Testata: La Repubblica
Data: 04 aprile 2008
Pagina: 53
Autore: Susanna Nirenstein
Titolo: «Il principe dei neocon»

Da La REPUBBLICA del 4 aprile 2008, un'intervista di Susanna Nirenstein a Richard Perle:

I suoi nemici lo chiamano "il Principe delle Tenebre", i suoi estimatori lo considerano «una delle migliori menti politiche" di Washington. Di sicuro, Richard Perle ha giocato un ruolo cruciale sia durante la presidenza Reagan e la sua netta contrapposizione all´Urss (è da allora che, mentre era sottosegretario alla Difesa, gli affibbiarono quell´etichetta che evoca tutti i mali cospirativi del mondo), sia come ex consigliere del Pentagono di Bush (fino al 2004) nella scelta dell´attacco all´Iraq. Le sue opinioni, in verità, condivisibili o meno, sembrano limpide. Membro dell´American Enterprise Institute, guardato come un falco capofila dei neocon americani, è tuttora uno dei più ascoltati e influenti esperti di politica internazionale americani e oggi, avendo sostenuto la guerra, si trova di fronte a un conflitto che si è dimostrato molto più complicato del previsto. A lui comunque il concetto che esista un gruppo neocon non piace, gli sembra appunto il parto di una di quelle teorie complottiste che vogliono vedere sempre un gruppo inafferabile dietro le svolte della Storia. Lo incontriamo a Roma, dove è venuto come ospite d´onore di una serata del Keren Hayesod, grande organizzazione di found raising che costruisce in Israele strutture e iniziative in campo sociale e ambientale. Siamo davanti a un cappuccino e a un caffè negli assolati saloni dell´Excelsior.

VOCI DISPONIBILI
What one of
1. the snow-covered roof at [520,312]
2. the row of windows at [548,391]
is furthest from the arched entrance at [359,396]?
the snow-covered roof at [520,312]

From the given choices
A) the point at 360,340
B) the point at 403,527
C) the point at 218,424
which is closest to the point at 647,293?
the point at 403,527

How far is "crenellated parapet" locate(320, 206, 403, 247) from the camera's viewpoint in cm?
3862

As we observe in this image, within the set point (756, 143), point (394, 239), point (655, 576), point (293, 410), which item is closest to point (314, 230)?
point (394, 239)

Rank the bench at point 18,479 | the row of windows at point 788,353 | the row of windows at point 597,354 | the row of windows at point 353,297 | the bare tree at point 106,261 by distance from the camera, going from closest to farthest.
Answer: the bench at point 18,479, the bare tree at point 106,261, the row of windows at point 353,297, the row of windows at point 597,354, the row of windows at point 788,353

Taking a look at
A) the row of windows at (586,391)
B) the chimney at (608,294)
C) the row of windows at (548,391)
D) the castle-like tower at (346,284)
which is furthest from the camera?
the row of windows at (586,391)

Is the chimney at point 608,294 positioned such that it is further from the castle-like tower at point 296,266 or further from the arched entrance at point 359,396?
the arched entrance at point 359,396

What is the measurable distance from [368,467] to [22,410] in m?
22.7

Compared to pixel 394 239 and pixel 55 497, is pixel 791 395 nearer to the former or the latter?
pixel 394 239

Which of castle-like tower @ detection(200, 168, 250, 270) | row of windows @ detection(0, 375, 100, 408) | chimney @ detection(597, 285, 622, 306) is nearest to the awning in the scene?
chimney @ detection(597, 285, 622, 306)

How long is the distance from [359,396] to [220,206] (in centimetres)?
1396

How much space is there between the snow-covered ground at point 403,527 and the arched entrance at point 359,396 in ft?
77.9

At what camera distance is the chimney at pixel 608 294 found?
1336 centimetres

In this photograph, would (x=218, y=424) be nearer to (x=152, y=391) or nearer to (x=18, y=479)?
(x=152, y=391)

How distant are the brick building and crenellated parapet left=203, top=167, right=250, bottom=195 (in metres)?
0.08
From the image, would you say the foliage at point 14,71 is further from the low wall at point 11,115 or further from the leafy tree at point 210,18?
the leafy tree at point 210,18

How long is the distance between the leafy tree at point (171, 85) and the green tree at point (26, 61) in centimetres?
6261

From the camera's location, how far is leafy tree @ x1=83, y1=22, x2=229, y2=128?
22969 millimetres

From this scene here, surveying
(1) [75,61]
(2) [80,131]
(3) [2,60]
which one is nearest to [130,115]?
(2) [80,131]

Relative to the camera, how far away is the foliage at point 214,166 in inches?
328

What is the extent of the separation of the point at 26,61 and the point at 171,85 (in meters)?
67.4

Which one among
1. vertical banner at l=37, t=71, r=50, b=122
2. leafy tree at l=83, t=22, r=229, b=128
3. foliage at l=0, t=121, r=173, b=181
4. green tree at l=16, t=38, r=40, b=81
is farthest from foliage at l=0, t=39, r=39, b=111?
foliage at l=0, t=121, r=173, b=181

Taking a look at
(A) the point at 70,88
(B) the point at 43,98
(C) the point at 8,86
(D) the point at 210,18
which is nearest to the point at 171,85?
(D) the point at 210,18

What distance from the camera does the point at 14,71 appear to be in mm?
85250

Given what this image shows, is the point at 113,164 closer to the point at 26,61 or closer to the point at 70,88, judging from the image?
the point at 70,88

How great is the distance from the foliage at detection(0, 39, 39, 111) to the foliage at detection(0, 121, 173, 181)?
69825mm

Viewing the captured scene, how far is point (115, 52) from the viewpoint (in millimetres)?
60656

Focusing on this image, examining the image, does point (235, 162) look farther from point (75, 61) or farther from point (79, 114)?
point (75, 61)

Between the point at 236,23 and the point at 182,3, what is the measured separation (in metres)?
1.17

COMPITI
[A] Rispondi alle seguenti domande sull'articolo su Richard Perle, ciascuna su una riga e con la stessa numerazione:
(i) In quale giornale e in quale data è uscito l'articolo?
(ii) Fino a quale anno Perle è stato consigliere del Pentagono di Bush?
(iii) Di quale istituto è membro Perle?
[B] Estrai dalle voci, senza alcuna modifica, le righe che vanno da quella contenente "Given what this" fino all'ultima riga delle voci, entrambe comprese.
L'articolo su Richard Perle e le voci sono materiali distinti, senza alcun legame tra loro.

SOLUZIONI
[A]
(i) La Repubblica, 4 aprile 2008.
(ii) Fino al 2004.
(iii) L'American Enterprise Institute.

[B]
Given what this image shows, is the point at 113,164 closer to the point at 26,61 or closer to the point at 70,88, judging from the image?
the point at 70,88

How great is the distance from the foliage at detection(0, 39, 39, 111) to the foliage at detection(0, 121, 173, 181)?
69825mm

Viewing the captured scene, how far is point (115, 52) from the viewpoint (in millimetres)?
60656

Focusing on this image, examining the image, does point (235, 162) look farther from point (75, 61) or farther from point (79, 114)?
point (75, 61)

Between the point at 236,23 and the point at 182,3, what is the measured separation (in metres)?
1.17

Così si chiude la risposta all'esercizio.